Sahel et Sahara: ni incontrôlables, ni incontrôlés
Julien Brachet
Le Sahel est fréquemment dépeint comme une « zone grise » incontrôlable et incontrôlée où il serait difficile de savoir ce qui s’y passe, et plus encore d’avoir prise sur ce(ux) qui y passe(nt). L’image de la « zone grise », utilisée depuis quelques années tant par les médias et les hommes politiques que par nombre « d’experts », renvoie à l’idée d’espaces peu, sous, mal ou non contrôlés, par des États « fragiles », « déliquescents » ou « faillis », voire « voyous », pour reprendre une terminologie politique et militaire dorénavant courante1. La diffusion de ces notions à propos du Sahel, et de nombreux autres espaces à travers le monde, fait suite à la mise en oeuvre des politiques de lutte contre le terrorisme au cours des années 2000 et, notamment, la Global War On Terror du gouvernement des États-Unis d’Amérique.

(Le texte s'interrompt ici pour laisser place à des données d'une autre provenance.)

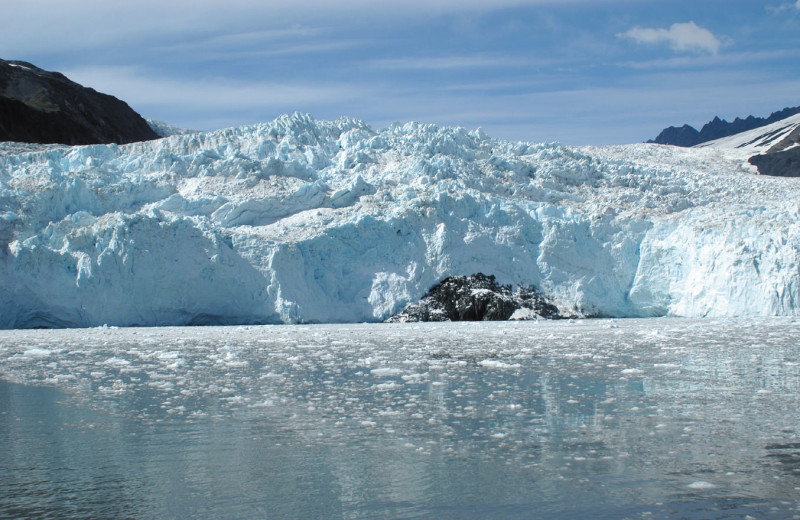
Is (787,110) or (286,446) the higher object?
(787,110)

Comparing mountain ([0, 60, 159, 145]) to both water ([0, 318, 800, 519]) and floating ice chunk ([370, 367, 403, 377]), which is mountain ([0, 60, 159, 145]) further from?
floating ice chunk ([370, 367, 403, 377])

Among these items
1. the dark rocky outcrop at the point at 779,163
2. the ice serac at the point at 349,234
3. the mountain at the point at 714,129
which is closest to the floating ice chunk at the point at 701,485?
the ice serac at the point at 349,234

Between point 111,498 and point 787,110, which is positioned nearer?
point 111,498

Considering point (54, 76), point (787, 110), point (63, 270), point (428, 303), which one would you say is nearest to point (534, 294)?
point (428, 303)

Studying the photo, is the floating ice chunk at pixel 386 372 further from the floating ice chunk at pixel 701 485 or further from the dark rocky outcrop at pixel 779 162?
the dark rocky outcrop at pixel 779 162

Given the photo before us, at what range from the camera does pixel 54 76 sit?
148ft

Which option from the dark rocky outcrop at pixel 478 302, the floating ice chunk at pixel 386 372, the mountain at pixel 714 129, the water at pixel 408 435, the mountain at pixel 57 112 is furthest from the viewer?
the mountain at pixel 714 129

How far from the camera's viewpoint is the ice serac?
54.8ft

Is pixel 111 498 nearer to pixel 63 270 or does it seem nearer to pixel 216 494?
pixel 216 494

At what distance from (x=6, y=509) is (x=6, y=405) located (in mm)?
3434

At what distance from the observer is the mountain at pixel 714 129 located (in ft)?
175

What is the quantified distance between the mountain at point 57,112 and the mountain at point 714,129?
42.4m

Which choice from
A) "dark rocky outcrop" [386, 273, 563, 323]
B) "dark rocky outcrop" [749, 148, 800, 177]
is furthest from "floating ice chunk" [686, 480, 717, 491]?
"dark rocky outcrop" [749, 148, 800, 177]

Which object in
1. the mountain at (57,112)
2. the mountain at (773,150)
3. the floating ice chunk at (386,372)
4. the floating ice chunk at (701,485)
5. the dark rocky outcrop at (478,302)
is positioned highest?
the mountain at (57,112)
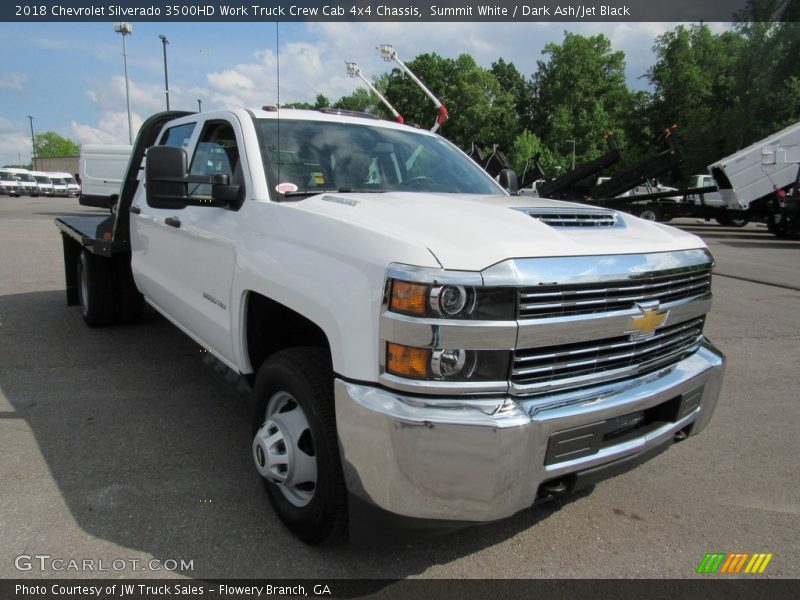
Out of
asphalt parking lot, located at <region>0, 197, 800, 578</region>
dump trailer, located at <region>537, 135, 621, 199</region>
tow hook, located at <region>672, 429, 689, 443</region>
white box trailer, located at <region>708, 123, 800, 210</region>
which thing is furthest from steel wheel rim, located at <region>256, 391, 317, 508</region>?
white box trailer, located at <region>708, 123, 800, 210</region>

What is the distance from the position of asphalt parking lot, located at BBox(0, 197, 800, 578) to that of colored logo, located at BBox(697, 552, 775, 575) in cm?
4

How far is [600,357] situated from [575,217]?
2.15ft

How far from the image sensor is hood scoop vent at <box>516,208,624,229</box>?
2.49 meters

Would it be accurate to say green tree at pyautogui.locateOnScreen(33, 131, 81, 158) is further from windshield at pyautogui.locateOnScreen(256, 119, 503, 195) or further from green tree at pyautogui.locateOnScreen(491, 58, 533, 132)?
windshield at pyautogui.locateOnScreen(256, 119, 503, 195)

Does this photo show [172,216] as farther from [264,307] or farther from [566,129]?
[566,129]

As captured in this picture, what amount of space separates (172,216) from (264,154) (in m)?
1.08

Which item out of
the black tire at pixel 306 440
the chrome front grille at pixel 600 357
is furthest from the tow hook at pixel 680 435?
the black tire at pixel 306 440

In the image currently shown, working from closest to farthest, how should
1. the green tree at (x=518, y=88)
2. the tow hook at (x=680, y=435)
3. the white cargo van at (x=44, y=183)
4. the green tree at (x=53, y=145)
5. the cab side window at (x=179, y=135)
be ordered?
the tow hook at (x=680, y=435), the cab side window at (x=179, y=135), the white cargo van at (x=44, y=183), the green tree at (x=518, y=88), the green tree at (x=53, y=145)

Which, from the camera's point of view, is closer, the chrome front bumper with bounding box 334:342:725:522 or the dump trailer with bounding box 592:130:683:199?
the chrome front bumper with bounding box 334:342:725:522

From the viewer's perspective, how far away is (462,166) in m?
3.98

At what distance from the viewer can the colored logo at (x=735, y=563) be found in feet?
8.18

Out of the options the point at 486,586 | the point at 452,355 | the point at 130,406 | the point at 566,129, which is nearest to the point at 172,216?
the point at 130,406

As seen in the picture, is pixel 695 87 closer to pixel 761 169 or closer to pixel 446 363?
pixel 761 169

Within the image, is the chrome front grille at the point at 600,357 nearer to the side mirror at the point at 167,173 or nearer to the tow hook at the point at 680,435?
the tow hook at the point at 680,435
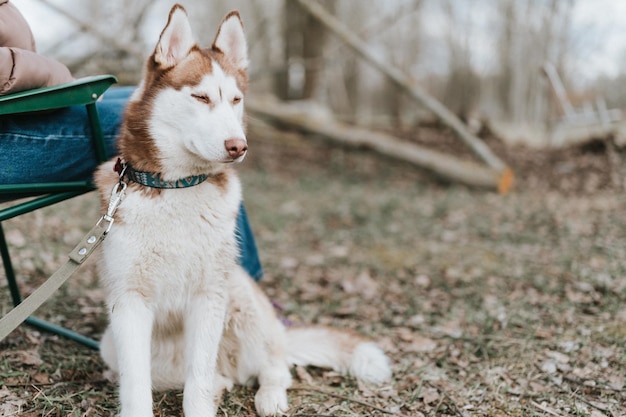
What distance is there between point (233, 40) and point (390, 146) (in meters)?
6.97

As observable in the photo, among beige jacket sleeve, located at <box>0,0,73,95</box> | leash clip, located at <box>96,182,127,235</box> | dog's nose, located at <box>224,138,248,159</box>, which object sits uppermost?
beige jacket sleeve, located at <box>0,0,73,95</box>

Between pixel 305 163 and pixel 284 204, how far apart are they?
2.56 metres

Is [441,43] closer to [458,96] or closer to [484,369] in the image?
[458,96]

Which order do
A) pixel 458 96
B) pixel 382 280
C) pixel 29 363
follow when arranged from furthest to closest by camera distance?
pixel 458 96, pixel 382 280, pixel 29 363

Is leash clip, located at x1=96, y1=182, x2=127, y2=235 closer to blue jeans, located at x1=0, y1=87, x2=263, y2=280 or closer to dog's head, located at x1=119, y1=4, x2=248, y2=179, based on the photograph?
dog's head, located at x1=119, y1=4, x2=248, y2=179

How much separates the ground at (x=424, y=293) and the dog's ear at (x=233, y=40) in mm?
1628

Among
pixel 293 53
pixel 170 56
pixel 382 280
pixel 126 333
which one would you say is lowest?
pixel 382 280

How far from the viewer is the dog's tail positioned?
9.42 feet

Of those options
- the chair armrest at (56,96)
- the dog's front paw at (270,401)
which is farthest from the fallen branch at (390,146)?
the chair armrest at (56,96)

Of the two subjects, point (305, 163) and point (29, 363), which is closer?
point (29, 363)

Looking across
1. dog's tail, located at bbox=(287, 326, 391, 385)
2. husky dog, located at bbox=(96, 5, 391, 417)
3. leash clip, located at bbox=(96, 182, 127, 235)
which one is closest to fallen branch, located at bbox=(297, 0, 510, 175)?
dog's tail, located at bbox=(287, 326, 391, 385)

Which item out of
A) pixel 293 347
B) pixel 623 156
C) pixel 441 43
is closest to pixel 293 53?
pixel 623 156

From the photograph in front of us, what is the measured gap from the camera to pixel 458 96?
67.5 ft

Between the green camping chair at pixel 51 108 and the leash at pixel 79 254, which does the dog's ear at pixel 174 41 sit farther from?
the leash at pixel 79 254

Peu après que la Pan Sahel Initiative n’ait été transformée et élargie en Trans-Saharan Counter Terrorism Initiative en 20052, un rapport préparé pour l’armée étasunienne marqua une étape dans la définition et la popularisation de la notion d’espace « incontrôlé ». Intitulé Ungoverned Territories: Understanding and Reducing Terrorism Risks, ce rapport de 2007, dont un chapitre porte sur l’Afrique de l’ouest, affirme que ces espaces sont les principaux foyers de développement des activités illégales, et spécialement des menaces terroristes, en raison de l’absence de pouvoir étatique3. La notion d’ungoverned territories et ses diverses déclinaisons floues, peu usitées jusqu’alors, allaient se trouver au cœur de toute une série de rapports politiques et militaires qui se sont succédé au cours de la seconde moitié des années 2000, validant et popularisant leur utilisation4. Depuis, les régions sahariennes et sahéliennes ont été qualifiées à d’innombrables reprises de régions incontrôlées et incontrôlables, « d’arc de crise » et de « zones grises », autant d’expressions devenues les slogans des experts de la géopolitique sécuritaire à travers le monde, repris sans ambages dans les discours politiques et les médias. Pour autant, ces expressions -au sens flou et auxquelles aucun contenu n’est précisément assignable- ne disent que peu de choses des régions qu’elles qualifient, de la vie quotidienne de leurs habitants, de leurs histoires, de leurs organisations politiques ou de leurs économies. Au contraire, elles induisent en erreur.